Libya Ulusal Ordusu, Tobruk Temsilciler Meclisi’nin komutası altında faaliyet yürütüyor. Libya Şafağı Milisleri (bazı iç bölünmeler olsa da) hâlâ Genel Ulusal Kongre komutasında etkin. Ve son olarak Başkanlık Konseyi, bir devlet kurumunun bayrağı altında faaliyet yürütmek üzere üçüncü askeri birlik olarak Cumhurbaşkanlığı Muhafız Birliğini oluşturmayı kararlaştırdı.

AYRIŞMA DEVAM EDİYOR

Şimdiye kadar, bu farklı oluşumlar arasında IŞİD ile savaşmak gibi, ortak çıkarlar etrafında askeri bir işbirliği için hiçbir belirti yok. Farklı taraflar arasında siyasi bir koordinasyon olduğuna dair de herhangi bir kanıtı yok.

Gelinen yerde Libya’daki iç siyasal dinamikler, siyasal anlaşmayı uygulamaya koymak açısından da asgari düzeyde koordinasyonu sağlama yeteneğini gösteremiyorlar. Aynı zamanda, Başkanlık Konseyi Doğu’da sahnede yok. Hiçbir somut siyasi etkisi olmaksızın sadece Batı’da varlık gösteriyor.

Libya’daki iç siyasal durum, çatışmayı durduracak siyasi araçlara sahip olmayan, uygulama mekanizmalarından ve siyasal elitten yoksun bir siyasi anlaşmanın şekillendirdiği bir birleşim.

Bu nedenle, Sirta siyasi anlaşmasının çeşitli maddelerinin uygulanması kararlı bir askeri eyleme veya bölgesel ve uluslararası baskıya, ve arabuluculuğa bağlı. Onu hızla hayata geçirmek için başkaca bir seçenek yok.

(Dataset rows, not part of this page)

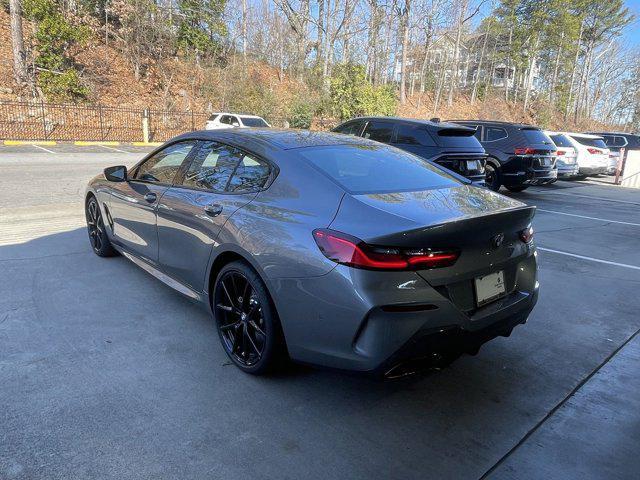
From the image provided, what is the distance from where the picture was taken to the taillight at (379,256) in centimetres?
235

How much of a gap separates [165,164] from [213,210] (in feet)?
3.97

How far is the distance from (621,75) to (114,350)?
7067 cm

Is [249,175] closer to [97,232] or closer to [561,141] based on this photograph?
[97,232]

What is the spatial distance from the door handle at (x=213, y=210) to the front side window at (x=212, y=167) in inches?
5.7

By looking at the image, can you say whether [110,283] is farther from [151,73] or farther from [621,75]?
[621,75]

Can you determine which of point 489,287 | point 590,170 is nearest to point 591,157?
point 590,170

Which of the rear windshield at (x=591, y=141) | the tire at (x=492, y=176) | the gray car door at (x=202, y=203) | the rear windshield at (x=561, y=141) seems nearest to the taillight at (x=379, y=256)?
the gray car door at (x=202, y=203)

Siyasi ve stratejik dengeleri değiştirmeye yeterli, kararlı bir askeri eylem şu anda imkansız gibi görünüyor. Bir yandan çeşitli askeri oluşumlar, gerekli ekipmana ve sonucu kendi lehlerine çevirmek için yeterli eğitime sahip değiller. Diğer yandan, farklı oluşumlar arasındaki, bazen de aynı oluşum içindeki siyasi/askeri koordinasyon eksikliği durumu çok zorlaştırıyor.

ASKERİ MÜDAHALE TEHLİKELİ

Bu nedenle, Libya’da askeri eylem yolu ile siyasi gerçekliğin değiştirilmesi ya dış müdahaleye ya da uzun süreli bir askeri çatışmaya yol açar. Söylemeye gerek yok ki, her iki seçenek de Libya’nın kırılgan istikrarı, Ortadoğu ve Afrika’nın bölgesel güvenliği ve her şeyden önce Libya halkı için korkunç sonuçlar doğuracaktır.

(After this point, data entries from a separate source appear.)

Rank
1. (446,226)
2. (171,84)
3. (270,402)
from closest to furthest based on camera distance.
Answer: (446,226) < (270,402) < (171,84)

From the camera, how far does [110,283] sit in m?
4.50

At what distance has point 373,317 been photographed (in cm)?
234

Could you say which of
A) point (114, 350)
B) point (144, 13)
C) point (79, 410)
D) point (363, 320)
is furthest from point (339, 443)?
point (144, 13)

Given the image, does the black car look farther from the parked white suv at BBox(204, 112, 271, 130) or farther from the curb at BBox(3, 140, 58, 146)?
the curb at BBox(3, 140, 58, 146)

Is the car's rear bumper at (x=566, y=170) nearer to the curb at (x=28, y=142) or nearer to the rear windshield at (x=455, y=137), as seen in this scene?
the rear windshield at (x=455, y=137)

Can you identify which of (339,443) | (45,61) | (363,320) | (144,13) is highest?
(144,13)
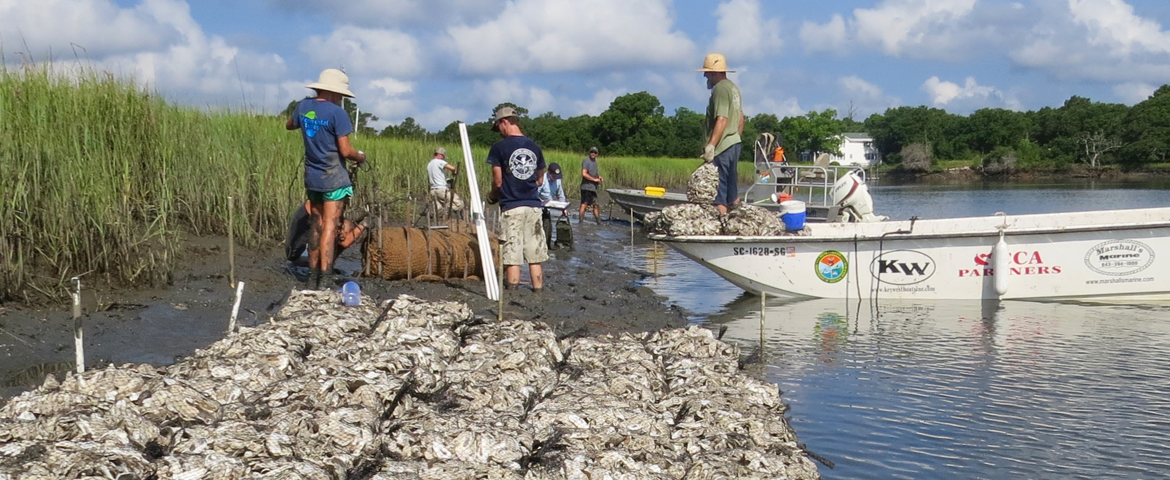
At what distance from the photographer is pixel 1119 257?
11312 mm

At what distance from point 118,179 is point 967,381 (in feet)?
23.9

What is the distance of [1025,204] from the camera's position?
38.2 meters

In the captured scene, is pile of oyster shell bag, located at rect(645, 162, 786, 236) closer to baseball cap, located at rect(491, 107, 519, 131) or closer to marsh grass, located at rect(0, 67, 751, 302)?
baseball cap, located at rect(491, 107, 519, 131)

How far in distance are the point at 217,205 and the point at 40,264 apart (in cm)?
322

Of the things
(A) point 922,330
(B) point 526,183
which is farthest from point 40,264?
(A) point 922,330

MISIR VE CEZAYİR’DEN ÇABA YOK

Mevcut koşullar hem bölgesel hem de uluslararası bakımından pek umut verici değil. Farklı bölgesel aktörlerin hepsi, siyasal anlaşmayı desteklediklerini açıkladılar. Yeni de eylemleri bu desteği çok yansıtıcı bir durumda değil.

Mısır, defalarca siyasi anlaşma için desteğini belirtti ancak Libya içindeki farklı taraflar arasında siyasi bir uzlaşmanın hayata geçirilmesi için hiçbir rol üstlenmedi ve herhangi bir çaba sarf etmedi. Cezayir’in pozisyonu da müttefik olarak seçtiği taraf hariç Mısır’dan pek farklı değil. Lakin Libya krizinde çok önemli iki bölgesel aktör Mısır ve Cezayir. Benzer şekilde, Fransa, İtalya, İngiltere ve ABD de, IŞİD ile savaşmak dışında Libya ile alakaları yok.

Libya’daki iç siyasal dinamikler siyasi anlaşmayı uygulamaktan aciz olduklarını kanıtlamışlardır. Bu nedenle, onları siyasal anlaşmayı imzalamaya iten uluslararası ve bölgesel aktörlerin, anlaşmanın hayata geçirilmesi için baskılarını sürdürmesi gerekir.


EN NAHDA’DA NELER OLUYOR?

Rai al Youm
Başyazı

Tunus’ta, en Nahda partisinin lideri Gannuşi, hareketini ideolojik köklerinin tamamen değiştiren bir yöne yöneltti, siyasi tarihinin ve davasının en büyük “macerasına” adım attı. Tunus’ta iktidara gelme çalışmalarının başlangıcı olarak, partisinin Türkiye’deki Adalet ve Kalkınma Partisi gibi sivil bir parti olmasına karar verdi. Özellikle de 2019’da gerçekleşecek parlamento seçimlerinde ve henüz gerçek bir rakibin yokluğu koşullarında...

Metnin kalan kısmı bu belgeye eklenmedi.